Leí, ya no recuerdo donde, que la rapidez con que David Cameron tomaba decisiones era causa de inquietud en su círculo de asesores. Ahora quizá sea el propio Cameron el que esté inquieto por las consecuencias de una decisión suya. Y es que el referéndum que ha convocado sobre la pertenencia del Reino Unido a la UE no sólo puede conducir a una complicada y perjudicial salida británica del mercado común europeo. También puede significar el fin de su propia carrera política. Sin duda, ese no sería el efecto más perjudicial de que perdiera la consulta de junio, pero es una indicación más de que no tuvo en cuenta algo que un conservador debería conocer: la advertencia sobre las consecuencias imprevistas.
A estas alturas, al muy conservador Cameron lo han de venerar, además de los independentistas catalanes, todos los que son partidarios de celebrar prácticamente un referéndum cada día.

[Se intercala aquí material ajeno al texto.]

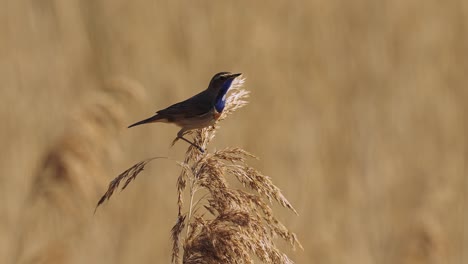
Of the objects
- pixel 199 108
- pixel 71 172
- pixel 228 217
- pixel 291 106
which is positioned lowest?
pixel 291 106

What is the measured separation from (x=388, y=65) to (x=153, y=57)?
239 centimetres

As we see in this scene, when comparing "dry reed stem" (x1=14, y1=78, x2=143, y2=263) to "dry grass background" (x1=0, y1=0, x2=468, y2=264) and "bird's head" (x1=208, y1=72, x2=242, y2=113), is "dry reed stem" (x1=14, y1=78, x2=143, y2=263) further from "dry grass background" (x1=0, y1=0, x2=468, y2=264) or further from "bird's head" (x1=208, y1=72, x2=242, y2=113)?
"dry grass background" (x1=0, y1=0, x2=468, y2=264)

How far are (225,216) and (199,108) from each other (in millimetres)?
1300

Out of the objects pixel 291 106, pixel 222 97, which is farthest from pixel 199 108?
pixel 291 106

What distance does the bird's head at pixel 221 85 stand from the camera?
4875 millimetres

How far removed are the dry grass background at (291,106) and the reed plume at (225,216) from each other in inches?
100

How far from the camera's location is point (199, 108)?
482 cm

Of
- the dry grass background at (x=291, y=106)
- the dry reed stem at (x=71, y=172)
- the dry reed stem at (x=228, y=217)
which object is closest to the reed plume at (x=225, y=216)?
the dry reed stem at (x=228, y=217)

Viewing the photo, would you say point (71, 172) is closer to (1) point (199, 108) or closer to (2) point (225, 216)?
(1) point (199, 108)

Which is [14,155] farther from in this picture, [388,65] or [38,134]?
[388,65]

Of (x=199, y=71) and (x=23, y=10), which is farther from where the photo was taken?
(x=23, y=10)

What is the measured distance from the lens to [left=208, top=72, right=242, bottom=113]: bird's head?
4.88m

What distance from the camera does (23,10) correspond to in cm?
925

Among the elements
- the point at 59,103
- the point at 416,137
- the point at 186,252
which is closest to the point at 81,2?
the point at 59,103
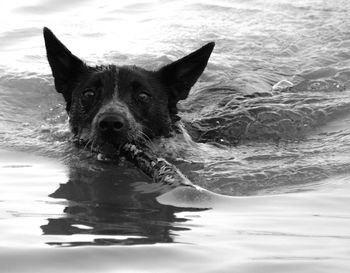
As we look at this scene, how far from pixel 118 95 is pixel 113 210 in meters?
1.76

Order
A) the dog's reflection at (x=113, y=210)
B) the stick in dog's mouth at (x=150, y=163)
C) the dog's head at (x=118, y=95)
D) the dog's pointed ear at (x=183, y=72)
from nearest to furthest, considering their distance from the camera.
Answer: the dog's reflection at (x=113, y=210) → the stick in dog's mouth at (x=150, y=163) → the dog's head at (x=118, y=95) → the dog's pointed ear at (x=183, y=72)

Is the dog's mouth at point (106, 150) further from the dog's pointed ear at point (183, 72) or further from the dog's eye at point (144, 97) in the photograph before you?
the dog's pointed ear at point (183, 72)

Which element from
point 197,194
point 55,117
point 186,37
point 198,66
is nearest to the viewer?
point 197,194

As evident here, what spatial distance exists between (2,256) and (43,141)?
145 inches

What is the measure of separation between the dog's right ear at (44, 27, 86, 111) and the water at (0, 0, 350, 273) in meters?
0.49

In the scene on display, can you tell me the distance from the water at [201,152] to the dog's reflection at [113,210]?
2cm

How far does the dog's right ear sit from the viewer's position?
7871 millimetres

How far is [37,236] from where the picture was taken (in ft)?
16.3

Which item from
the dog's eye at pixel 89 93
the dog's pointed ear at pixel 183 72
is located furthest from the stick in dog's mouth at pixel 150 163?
the dog's pointed ear at pixel 183 72

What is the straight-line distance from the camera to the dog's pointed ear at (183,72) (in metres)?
8.00

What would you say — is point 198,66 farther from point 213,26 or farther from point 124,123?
point 213,26

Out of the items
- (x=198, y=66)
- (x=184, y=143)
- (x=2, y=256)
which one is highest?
(x=198, y=66)

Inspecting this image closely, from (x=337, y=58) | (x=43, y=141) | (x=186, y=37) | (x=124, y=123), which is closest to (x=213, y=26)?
(x=186, y=37)

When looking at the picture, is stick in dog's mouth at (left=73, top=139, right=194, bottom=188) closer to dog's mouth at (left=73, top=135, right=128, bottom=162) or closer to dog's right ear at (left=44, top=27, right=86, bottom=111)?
dog's mouth at (left=73, top=135, right=128, bottom=162)
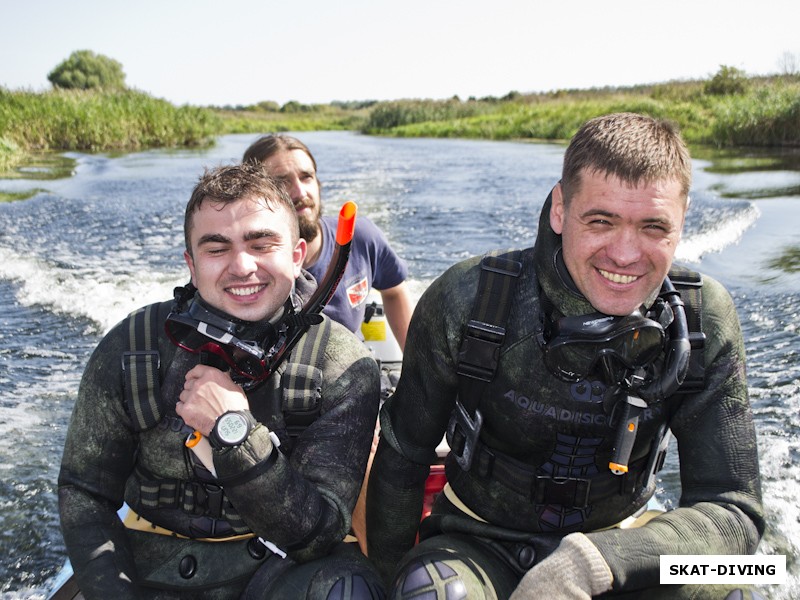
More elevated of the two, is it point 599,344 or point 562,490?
point 599,344

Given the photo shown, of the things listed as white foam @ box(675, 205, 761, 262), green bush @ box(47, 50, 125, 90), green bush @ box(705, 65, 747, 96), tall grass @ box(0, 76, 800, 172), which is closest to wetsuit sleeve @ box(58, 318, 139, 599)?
white foam @ box(675, 205, 761, 262)

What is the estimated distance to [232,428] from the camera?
1540 millimetres

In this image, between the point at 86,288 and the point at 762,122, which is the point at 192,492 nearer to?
the point at 86,288

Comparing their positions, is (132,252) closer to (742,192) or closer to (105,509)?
(105,509)

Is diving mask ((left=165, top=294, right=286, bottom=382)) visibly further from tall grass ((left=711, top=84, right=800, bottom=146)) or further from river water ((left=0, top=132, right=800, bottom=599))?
tall grass ((left=711, top=84, right=800, bottom=146))

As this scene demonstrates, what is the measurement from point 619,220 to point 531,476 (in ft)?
2.21

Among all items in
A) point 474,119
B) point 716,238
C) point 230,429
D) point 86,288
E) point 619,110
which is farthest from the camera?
point 474,119

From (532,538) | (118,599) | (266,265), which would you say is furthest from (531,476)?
(118,599)

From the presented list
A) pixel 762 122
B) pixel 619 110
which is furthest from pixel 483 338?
pixel 619 110

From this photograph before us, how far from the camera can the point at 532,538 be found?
1748 millimetres

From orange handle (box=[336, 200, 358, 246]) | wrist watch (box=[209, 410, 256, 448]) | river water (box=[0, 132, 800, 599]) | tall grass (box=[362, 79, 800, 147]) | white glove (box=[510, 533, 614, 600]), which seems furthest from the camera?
tall grass (box=[362, 79, 800, 147])

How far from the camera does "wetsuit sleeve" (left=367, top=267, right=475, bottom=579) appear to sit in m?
1.75

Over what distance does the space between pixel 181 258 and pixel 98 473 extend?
19.0 feet

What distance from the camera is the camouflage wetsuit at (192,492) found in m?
1.65
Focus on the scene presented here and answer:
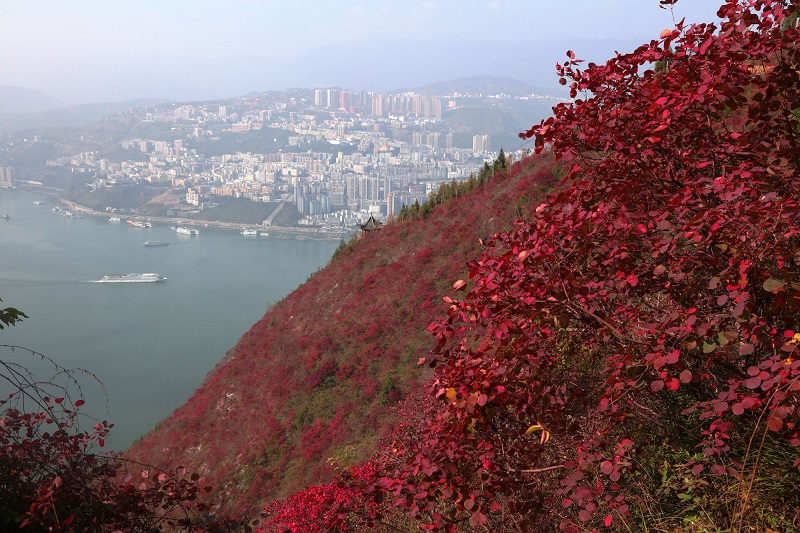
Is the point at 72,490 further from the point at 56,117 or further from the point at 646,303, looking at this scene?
the point at 56,117

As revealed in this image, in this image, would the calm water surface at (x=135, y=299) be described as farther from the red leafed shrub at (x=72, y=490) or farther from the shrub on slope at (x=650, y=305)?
the shrub on slope at (x=650, y=305)

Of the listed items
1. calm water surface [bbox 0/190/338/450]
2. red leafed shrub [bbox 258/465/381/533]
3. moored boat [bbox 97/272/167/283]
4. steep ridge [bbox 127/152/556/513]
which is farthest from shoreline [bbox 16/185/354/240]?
red leafed shrub [bbox 258/465/381/533]

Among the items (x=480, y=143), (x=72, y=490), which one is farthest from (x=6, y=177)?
(x=72, y=490)

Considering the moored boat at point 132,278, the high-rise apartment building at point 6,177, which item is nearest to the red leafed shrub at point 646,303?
the moored boat at point 132,278

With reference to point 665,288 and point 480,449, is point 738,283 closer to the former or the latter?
point 665,288

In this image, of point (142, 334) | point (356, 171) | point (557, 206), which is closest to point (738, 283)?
point (557, 206)

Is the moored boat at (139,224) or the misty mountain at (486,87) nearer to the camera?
the moored boat at (139,224)

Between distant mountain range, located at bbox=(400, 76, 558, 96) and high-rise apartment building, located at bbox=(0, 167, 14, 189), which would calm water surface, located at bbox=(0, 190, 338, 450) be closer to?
high-rise apartment building, located at bbox=(0, 167, 14, 189)
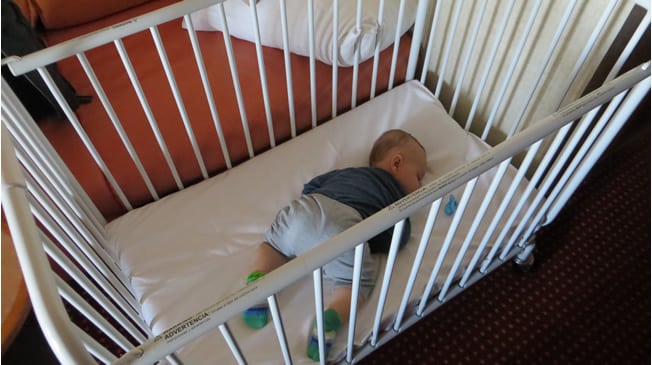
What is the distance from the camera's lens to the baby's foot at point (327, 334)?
86 cm

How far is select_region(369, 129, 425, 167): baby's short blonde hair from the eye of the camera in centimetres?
110

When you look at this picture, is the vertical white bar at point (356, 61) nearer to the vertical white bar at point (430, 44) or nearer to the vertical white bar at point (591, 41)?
the vertical white bar at point (430, 44)

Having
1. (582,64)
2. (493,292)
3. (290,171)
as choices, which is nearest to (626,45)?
(582,64)

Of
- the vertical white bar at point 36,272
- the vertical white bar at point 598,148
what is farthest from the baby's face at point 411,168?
the vertical white bar at point 36,272

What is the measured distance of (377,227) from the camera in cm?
56

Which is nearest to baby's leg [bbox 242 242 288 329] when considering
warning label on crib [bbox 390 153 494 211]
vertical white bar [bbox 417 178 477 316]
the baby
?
the baby

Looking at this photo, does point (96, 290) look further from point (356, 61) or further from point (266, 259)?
point (356, 61)

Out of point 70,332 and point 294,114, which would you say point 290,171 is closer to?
point 294,114

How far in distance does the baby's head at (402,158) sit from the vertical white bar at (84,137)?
616mm

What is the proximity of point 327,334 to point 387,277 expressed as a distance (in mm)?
216

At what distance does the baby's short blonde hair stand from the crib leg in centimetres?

Esto es, todos aquellos que propugnan la "democracia directa" frente, porque la ponen enfrente, a la democracia representativa; y abogan por el referéndum no como un procedimiento para refrendar o rechazar decisiones previamente negociadas entre los representantes políticos, sino como un procedimiento para gobernar. Uno que suele presentarse con la vitola democrática de "darle la palabra al pueblo" para generar una falsa oposición con la democracia que reputan secuestrada por los políticos.
Seguro que Cameron no figura entre los que desprecian la democracia representativa, pero ha echado mano del recurso al referéndum para quitar de en medio asuntos complejos. En lugar de sentarse a negociar con los nacionalistas escoceses sobre la ampliación de la autonomía, a fin de ahorrarse un largo y difícil proceso que le hubiera costado parte de su capital político, optó por reducirlo al binario Sí y No. Aquello salió por los pelos, porque el descontento de todo tipo se aglutinó alrededor de la opción independentista. Pero el resultado, como era predecible, tampoco cerró el contencioso. Los nacionalistas escoceses no renuncian a volver a plantear un referéndum. Es más, lo reclamarán si la consulta sobre la pertenencia a la UE sale favorable a irse.
Cuando se usa como atajo, el referéndum tiende a abrir una dinámica de "neverendum". Lejos de resolver de un plumazo el problema o el conflicto, aboca a ir de un referéndum a otro. Con un límite, sí, en el caso de los separatistas, pues querrán un neverendum hasta que dé el resultado que desean y ninguna consulta más después. Pero aún hay otro rasgo negativo de esa dinámica referendaria: permite que se utilice el referéndum como herramienta de presión. Esa es exactamente la idea de los euroescépticos del partido de Cameron: votemos no a la UE, consigamos entonces más cesiones y volvamos a votar. El cuento de nunca acabar, y el cuento de que votar por la ruptura, en realidad, no conduce a una ruptura, sino a una mejor posición para negociar. Un espejismo similar al que ha alimentado el voto independentista en Cataluña.
Cameron ligó su reelección a la convocatoria del referéndum sobre la UE para contentar a una base electoral euroescéptica y lidiar a los euroescépticos de su partido. Ahora, sus euroescépticos ya hacen campaña por romper con la Unión y alguno, como el alcalde de Londres, la hace también para sucederle en el liderazgo. Así, exagerando un tanto, el destino de la UE y del Reino Unido ha venido a depender de la pelea entre David Cameron y Boris Johnson, que se conocieron en Eton y rivalizan desde entonces. Y pelea no es metáfora. Hace poco, los dos acabaron luchando en el suelo de Downing Street por unos papeles. Los dos dicen que ganaron. Pero el referéndum de junio sólo lo puede perder Cameron. Un genio.